This Day in History: 2023-03-14
Siódme świadectwo to opowieść o tym jak Bóg odpowiadał na moje modlitwy. Nawet wówczas, gdy byłem ateistą i „zdecydowałem”, że Boga nie ma. Ojciec jednak, cały czas, miał mnie w swojej opiece i prostą drogą prowadził do siebie – moje nawrócenie.
„I Ja wam mówię: Proście a otrzymacie; szukajcie a znajdziecie; pukajcie a otworzą wam. Każdy bowiem kto prosi, otrzymuje; kto szuka znajduje a temu kto puka będzie otwarte. Czy jest wśród was taki ojciec, który, gdy poprosi go syn o rybę, zamiast ryby poda mu węża? Albo gdy poprosi go o jajko czy poda mu skorpiona? Jeśli więc wy, chociaż źli jesteście, umiecie dawać dobre dary swoim dzieciom, to tym bardziej Ojciec z nieba da Ducha Świętego tym, którzy Go poproszą”.
Ewangelia wg św. Łukasza 11,10-13
Błogosławiony Ojcze! Zaprawdę Ty nigdy nie zawodzisz. Zawsze cierpliwie odpowiadasz na nasze szczere wołania. I czekasz, aż będziemy gotowi poprosić o Ciebie. Nie o rzeczy tego świata, które tak bardzo cenimy: zdrowie, powodzenie, sławę, pieniądze, miłość do drugiej osoby, dzieci, sukces zawodowy itp. Ale o Ciebie. O Twojego Ducha.

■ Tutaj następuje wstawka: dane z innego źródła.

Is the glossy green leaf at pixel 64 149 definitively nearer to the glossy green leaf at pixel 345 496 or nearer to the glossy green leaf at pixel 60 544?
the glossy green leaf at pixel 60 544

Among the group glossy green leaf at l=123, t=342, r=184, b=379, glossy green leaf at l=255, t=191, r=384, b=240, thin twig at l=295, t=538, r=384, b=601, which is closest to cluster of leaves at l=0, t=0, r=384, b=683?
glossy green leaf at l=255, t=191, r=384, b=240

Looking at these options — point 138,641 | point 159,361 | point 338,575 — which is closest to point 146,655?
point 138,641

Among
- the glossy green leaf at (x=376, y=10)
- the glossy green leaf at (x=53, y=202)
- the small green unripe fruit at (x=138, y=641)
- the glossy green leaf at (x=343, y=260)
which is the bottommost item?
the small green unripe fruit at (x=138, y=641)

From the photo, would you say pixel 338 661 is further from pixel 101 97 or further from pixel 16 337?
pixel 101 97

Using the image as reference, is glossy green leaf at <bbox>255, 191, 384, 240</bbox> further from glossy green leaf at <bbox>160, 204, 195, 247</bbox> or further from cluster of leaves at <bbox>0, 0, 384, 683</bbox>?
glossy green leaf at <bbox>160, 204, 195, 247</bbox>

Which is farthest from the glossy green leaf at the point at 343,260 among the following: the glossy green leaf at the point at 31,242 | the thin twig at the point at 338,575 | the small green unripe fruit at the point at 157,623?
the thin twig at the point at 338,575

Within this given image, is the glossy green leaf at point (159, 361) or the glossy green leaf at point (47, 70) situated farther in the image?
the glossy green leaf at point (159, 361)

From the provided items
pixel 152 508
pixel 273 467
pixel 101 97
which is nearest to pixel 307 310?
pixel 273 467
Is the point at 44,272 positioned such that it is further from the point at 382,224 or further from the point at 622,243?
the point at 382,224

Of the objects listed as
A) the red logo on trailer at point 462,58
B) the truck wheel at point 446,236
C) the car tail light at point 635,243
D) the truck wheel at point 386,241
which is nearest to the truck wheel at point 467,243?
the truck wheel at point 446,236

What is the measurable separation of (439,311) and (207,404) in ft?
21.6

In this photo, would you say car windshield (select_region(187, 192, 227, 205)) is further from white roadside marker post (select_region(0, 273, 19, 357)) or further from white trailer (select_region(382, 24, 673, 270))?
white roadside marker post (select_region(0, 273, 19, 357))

O Twoją Obecność. O Twoją miłość. O Twoją, dla nas, wolę. Czekasz, aż będziemy gotowi oddać to, co zdobyliśmy na ziemi, i przyjąć to, co Ty, od początku czasu, chcesz nam ofiarować.
Wszechmogący Boże, Ty obdarowałeś moje życie wieloma „ziemskimi” darami. W niewysłowionej dobroci odpowiadałeś na moje prośby. Pamiętam, gdy jako młody chłopak prosiłem Cię o dobrą ocenę w szkole. Modliłem się wówczas jak dziecko. Wyobrażałem sobie Ciebie jak dziecko. A Ty łaskawie spełniałeś moje prośby. Potem, gdy porzuciłem swoje dziecięce wyobrażenia o Tobie i „zdecydowałem”, że Cię nie ma, Ty ciągle byłeś przy mnie. I znowu odpowiadałeś na moje modlitwy. Wówczas wydawało mi się, że to głównie sobie zawdzięczam to, co osiągnąłem. Lecz teraz widzę, że to Ty łaskawie trwałeś przy mnie. A każde doświadczenie, które, z Twojej łaski, mnie spotykało, prowadziło mnie do Ciebie. Czasami przynosiłeś ból, smutek, depresję. Czasami ofiarowałeś radość, satysfakcję i chwilowy spokój. Kiedyś myślałem, że tak właśnie wygląda życie. Że na nic więcej nie możemy liczyć. Tylko chwilowe doznania, które często przechodzą z jednej skrajności w drugą. Teraz widzę wyraźnie, że te doświadczenia były konieczne, abym świadomie i dobrowolnie, wrócił do Ciebie.
Bowiem, po jakimś czasie, moje serce powiedziało: „Dość! Nie chcę dłużej tak żyć!”. Obudziło się we mnie pragnienie poznania innego sposobu życia. Nowa modlitwa. Tym razem nie wiedziałem już czego chcę od tego świata. A raczej wiedziałem, że to czego chcę, świat, który znałem, nie jest w stanie mi dać. Chciałem spokoju, który nie przemija. Radości, która nie blaknie. Chciałem Ciebie, choć wówczas jeszcze tego nie wiedziałem.